----- Предложенный отрывок

Попутно отмечу еще одно расхождение между текстом литографированного издания «Лешего» и последующими изданиями в собраниях сочинений. В четвертом действии, 9-м явлении, когда Юля Желтухина укладывает посуду после пикника, в печатных изданиях одна из ее реплик звучит так: «Полбанки кизилового варенья осталось...» (С XII, 197). В литографированном издании 1890 года Юля произносила не «кизилового», а «кизиловского варенья»7. Такая искаженная форма призвана была передать особенность речи Юли как «необразованной девушки» (С XII, 168), и в ранней редакции пьесы, известной по цензурному экземпляру рукописи, этому искажению соответствовало еще одно, подчеркнутое в следующем диалоге:
«Юля. Михаил Львович, почем в вашем питомнике пироминдальные тополи?
Хрущов. Не пироминдальные, а пирамидальные.
Юля. Я ж и говорю — пироминдальные. Почем?» (С XII, 282).
В новой редакции 1890 года, отданной для литографического издания, эпизод с «пироминдальными тополями» был удален, а «кизиловское» при подготовке последующих изданиях было кем-то исправлено на литературную форму «кизиловое».
Еще одна интересная форма слова попала в печатные тексты в полном соответствии с литографированным изданием: «Орловский. Манюня, братон здоров?» (С XII, 167), но в суфлерском экземпляре, поступившем от Каллаша, «братон» воспринято как опечатка и исправлено от руки на «братан»8. Возможно, это в самом деле была опечатка, незамеченная в рукописи и воспроизведенная последующими изданиями.
2
О немалой временной дистанции между «Лешим» и «Дядей Ваней» могут рассказать и интертекстуальные связи этих пьес.
В мае 1889 года, в свой второй приезд на Луку, Чехов перечитывал роман Гончарова «Обломов», и некоторые следы этого чтения можно различить на страницах обдумываемого в это время «Лешего»9. В третьем действии комедии Жорж Войницкий, характеризуя образ жизни Елены Андреевны, прямо сравнивает ее с центральным героем романа: «Ну, похожи ли вы на артистку? Апатия, Обломов, вахлак...» (С XII, 165).
Пара влюбленных друг в друга героев — склонная к резонерству Софья Серебрякова и неустанный труженик Михаил Хрущов — несут в себе некоторые черты, характерные для гончаровских Ольги Ильинской и Андрея Штольца. Это сходство сильнее всего проступает в монологе Хрущова, обращенном к Соне во втором действии: «Бывает, что идешь темной ночью по лесу, и если в это время светит вдали огонек, то на душе почему-то так хорошо, что не замечаешь ни утомления, ни потемок, ни колючих веток, которые бьют тебя прямо в лицо. Я работаю от утра до глубокой ночи, зиму и лето, не знаю покою, воюю с теми, кто меня не понимает, страдаю иногда невыносимо... но вот наконец я нашел свой огонек. Я не буду хвастать, что люблю вас больше всего на свете. Любовь у меня не все в жизни... она моя награда! Моя хорошая, славная, нет выше награды для того, кто работает, борется, страдает...» (С XII, 156). У Гончарова размышлениям о такой награде посвящен монолог Штольца после любовного объяснения с Ольгой: «Нашел свое, — думал он, глядя влюбленными глазами на деревья, на небо, на озеро, даже на поднимавшийся с воды туман. — Дождался! Столько лет жажды чувства, терпения, экономии сил души! Как долго я ждал — все награждено: вот оно, последнее счастье человека!»10.

----------

Задание A:
Найдите в записях все строки со словом «spectator» и перепишите их. Регистр букв учитывается.

----- Входные данные

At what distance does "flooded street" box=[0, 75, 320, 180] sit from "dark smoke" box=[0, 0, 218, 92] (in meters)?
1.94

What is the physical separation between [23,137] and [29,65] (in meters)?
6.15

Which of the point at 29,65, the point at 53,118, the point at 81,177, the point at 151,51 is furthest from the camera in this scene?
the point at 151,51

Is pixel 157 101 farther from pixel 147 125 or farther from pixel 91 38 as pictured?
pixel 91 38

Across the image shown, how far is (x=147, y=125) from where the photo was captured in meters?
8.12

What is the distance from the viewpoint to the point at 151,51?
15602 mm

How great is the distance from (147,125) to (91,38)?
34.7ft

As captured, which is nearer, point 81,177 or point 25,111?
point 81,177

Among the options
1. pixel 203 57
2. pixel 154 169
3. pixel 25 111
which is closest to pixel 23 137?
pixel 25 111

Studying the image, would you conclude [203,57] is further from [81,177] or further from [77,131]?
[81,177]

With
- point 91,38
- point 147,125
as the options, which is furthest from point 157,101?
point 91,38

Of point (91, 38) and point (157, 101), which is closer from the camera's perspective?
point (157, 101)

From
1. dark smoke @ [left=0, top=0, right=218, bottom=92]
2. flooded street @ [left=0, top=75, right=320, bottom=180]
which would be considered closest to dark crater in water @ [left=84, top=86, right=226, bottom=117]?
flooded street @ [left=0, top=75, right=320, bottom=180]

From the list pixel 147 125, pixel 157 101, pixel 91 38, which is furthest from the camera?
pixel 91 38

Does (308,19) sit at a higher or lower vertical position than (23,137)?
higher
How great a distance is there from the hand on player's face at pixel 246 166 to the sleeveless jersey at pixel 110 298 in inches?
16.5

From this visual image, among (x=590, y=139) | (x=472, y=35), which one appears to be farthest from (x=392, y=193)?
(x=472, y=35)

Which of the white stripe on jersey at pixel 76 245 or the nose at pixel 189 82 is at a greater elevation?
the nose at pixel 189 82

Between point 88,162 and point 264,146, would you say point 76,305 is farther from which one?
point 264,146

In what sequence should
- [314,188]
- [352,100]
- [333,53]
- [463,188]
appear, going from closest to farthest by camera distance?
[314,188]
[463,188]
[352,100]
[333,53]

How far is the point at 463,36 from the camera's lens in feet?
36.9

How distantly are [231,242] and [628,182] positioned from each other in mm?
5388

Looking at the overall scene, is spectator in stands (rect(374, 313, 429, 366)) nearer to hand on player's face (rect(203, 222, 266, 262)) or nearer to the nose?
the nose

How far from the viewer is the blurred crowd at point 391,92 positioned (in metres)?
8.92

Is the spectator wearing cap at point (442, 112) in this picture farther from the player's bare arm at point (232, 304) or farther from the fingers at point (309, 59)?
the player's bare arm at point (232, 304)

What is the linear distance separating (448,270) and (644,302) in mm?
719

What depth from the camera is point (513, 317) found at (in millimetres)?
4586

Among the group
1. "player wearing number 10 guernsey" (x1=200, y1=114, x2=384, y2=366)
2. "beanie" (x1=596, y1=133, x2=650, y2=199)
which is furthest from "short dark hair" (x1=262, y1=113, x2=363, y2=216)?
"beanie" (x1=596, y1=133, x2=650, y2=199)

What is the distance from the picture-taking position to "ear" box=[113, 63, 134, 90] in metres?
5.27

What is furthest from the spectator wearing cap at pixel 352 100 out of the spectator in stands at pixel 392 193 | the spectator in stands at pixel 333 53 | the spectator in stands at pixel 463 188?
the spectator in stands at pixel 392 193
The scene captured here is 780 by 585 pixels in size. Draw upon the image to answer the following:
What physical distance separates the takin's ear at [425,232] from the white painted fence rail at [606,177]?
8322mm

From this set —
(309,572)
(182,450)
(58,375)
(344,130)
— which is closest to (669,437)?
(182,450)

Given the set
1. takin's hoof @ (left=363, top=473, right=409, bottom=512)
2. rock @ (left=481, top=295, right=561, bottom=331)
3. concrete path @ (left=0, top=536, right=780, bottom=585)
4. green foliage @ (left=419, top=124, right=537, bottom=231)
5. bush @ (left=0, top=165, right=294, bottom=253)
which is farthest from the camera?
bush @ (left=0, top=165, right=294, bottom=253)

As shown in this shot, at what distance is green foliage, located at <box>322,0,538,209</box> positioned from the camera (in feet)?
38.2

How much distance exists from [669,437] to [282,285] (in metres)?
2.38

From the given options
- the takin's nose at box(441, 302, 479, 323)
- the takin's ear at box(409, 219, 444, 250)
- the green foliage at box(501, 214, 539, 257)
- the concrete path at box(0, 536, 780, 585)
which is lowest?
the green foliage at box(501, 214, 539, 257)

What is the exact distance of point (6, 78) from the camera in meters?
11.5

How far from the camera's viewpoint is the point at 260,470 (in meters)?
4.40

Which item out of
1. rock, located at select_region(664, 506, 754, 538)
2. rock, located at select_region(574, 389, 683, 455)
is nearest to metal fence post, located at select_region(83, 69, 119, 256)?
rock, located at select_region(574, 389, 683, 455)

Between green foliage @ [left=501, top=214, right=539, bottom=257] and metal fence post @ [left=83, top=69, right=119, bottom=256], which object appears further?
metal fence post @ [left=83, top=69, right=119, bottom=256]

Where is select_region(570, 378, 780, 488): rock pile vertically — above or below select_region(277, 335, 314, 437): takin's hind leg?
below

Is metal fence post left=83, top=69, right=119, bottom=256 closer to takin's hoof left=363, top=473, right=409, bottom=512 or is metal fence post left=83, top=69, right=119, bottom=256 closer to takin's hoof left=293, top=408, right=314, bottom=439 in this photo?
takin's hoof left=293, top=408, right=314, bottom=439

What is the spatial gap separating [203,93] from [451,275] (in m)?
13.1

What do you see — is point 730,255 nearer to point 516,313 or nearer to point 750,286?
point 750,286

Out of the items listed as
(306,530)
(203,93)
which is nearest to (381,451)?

----------

Задание B:
Продублируйте часть отрывка о «Лешем», начиная со слов «Еще одна интересная» и заканчивая словами «(С XII, 165).».

Полный ответ A:
Looking at the overall scene, is spectator in stands (rect(374, 313, 429, 366)) nearer to hand on player's face (rect(203, 222, 266, 262)) or nearer to the nose?
Is the spectator wearing cap at point (442, 112) in this picture farther from the player's bare arm at point (232, 304) or farther from the fingers at point (309, 59)?
What is furthest from the spectator wearing cap at pixel 352 100 out of the spectator in stands at pixel 392 193 | the spectator in stands at pixel 333 53 | the spectator in stands at pixel 463 188?
the spectator in stands at pixel 392 193

Полный ответ B:
Еще одна интересная форма слова попала в печатные тексты в полном соответствии с литографированным изданием: «Орловский. Манюня, братон здоров?» (С XII, 167), но в суфлерском экземпляре, поступившем от Каллаша, «братон» воспринято как опечатка и исправлено от руки на «братан»8. Возможно, это в самом деле была опечатка, незамеченная в рукописи и воспроизведенная последующими изданиями.
2
О немалой временной дистанции между «Лешим» и «Дядей Ваней» могут рассказать и интертекстуальные связи этих пьес.
В мае 1889 года, в свой второй приезд на Луку, Чехов перечитывал роман Гончарова «Обломов», и некоторые следы этого чтения можно различить на страницах обдумываемого в это время «Лешего»9. В третьем действии комедии Жорж Войницкий, характеризуя образ жизни Елены Андреевны, прямо сравнивает ее с центральным героем романа: «Ну, похожи ли вы на артистку? Апатия, Обломов, вахлак...» (С XII, 165).